---------- Excerpt provided
One of the easiest ways to get your readers to understand that there are others present in your scene is a simple phrase like, the crowd roared. Three simple words to let the reader know that your characters aren’t the only ones present. Whether they are in a stadium or a theater, this phrase will serve as a simple reminder that extras are present.

In Happy to Serve, the entire book is a series of blog posts from Chuck the Waiter. As entertaining as the characters and the storylines were I always felt something was missing. When I looked at real blogs a great idea hit me. I needed a comments section to have characters make reference to the post. In addition to the standard characters in the Floor 17 Café, I created a series of others who weren’t necessarily patrons but who worked in one of the towers and faithfully followed Chuck’s blog. I had Brenda the librarian who had trouble getting away from her work to visit; Teven, a Money Exchange teller who worked for the Askinar Towers Bank and Money Exchange; and a person known only as KittyKat98. She started out as a fan and by the end of the book she became an obsessive stalker. She will go on to appear in book 2 as the villain.
--------------------
(Required work)
1) Translate this sentence from the passage on background characters into Spanish: "Three simple words to let the reader know that your characters aren’t the only ones present."
2) Print the part of the passage on background characters that opens with the words containing "One of the easiest" and closes with "extras are present.".
3) Proceed with the passage on background characters, picking up after its final sentence.
The entries are separate material, unrelated to the passage on background characters.
---------- Provided information
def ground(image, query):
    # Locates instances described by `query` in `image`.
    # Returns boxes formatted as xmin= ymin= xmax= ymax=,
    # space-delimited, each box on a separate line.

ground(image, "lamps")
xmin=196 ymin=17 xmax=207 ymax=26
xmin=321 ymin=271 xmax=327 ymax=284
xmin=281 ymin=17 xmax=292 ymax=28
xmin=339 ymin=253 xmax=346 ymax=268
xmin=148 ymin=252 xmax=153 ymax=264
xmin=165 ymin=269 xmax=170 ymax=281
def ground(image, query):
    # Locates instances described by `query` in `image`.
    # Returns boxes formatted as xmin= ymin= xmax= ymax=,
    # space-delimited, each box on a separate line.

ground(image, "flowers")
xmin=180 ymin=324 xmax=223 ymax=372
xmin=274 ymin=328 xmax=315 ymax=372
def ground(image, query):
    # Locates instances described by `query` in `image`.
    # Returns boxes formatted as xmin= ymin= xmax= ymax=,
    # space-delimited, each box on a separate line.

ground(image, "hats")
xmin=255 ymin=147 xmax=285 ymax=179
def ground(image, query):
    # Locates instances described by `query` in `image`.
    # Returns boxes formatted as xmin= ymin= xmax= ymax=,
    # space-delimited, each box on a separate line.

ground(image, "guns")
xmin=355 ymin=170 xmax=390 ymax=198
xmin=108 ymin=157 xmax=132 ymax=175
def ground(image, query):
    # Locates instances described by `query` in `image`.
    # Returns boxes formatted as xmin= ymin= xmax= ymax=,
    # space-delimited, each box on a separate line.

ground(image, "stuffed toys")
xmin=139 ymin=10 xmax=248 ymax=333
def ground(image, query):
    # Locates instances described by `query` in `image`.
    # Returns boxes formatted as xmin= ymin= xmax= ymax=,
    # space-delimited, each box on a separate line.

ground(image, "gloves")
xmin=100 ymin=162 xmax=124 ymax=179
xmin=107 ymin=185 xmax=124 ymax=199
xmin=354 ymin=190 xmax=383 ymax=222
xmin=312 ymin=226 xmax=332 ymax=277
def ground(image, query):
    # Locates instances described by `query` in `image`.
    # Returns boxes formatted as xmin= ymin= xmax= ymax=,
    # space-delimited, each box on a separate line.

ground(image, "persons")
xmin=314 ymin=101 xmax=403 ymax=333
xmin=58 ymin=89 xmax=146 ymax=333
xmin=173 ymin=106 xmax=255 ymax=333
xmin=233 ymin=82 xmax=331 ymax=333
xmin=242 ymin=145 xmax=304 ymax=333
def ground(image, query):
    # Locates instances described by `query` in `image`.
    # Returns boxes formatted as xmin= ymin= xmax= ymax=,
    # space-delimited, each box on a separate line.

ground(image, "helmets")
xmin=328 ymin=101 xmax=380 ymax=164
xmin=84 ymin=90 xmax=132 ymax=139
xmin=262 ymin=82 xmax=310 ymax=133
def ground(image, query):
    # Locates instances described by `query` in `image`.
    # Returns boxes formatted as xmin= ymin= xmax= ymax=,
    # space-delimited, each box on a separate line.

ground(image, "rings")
--------------------
(Answers provided)
1) Tres simples palabras para que el lector sepa que tus personajes no son los únicos presentes.

2)
One of the easiest ways to get your readers to understand that there are others present in your scene is a simple phrase like, the crowd roared. Three simple words to let the reader know that your characters aren’t the only ones present. Whether they are in a stadium or a theater, this phrase will serve as a simple reminder that extras are present.

3)
Some ideas for your own background characters would be: a guy who’s car broke down on the side of the road and is fixing a flat or talking to the tow truck driver, a mother coming out of a grocery store with a full cart and two crying children holding on to her jacket, a funeral procession going through as your MC is waiting at an intersection, a group of construction men taking a short break on the side of freeway.

As stated before, these characters don’t need names, and don’t necessarily need to speak, but their presence lends to the setting and prove that your MC and his companions aren’t the only ones present.

 

 Conclusion

For further ideas and suggestions of background characters, check out the Urban and Rural setting Thesauruses by Becca Puglisi and Angela Ackerman. We’ll look at improving your settings in a future article. What do you do to create background characters? Is there a phrase you use or have read that instantly signifies people? Share with me what you’ve used in the comments section below.

Happy Adventuring!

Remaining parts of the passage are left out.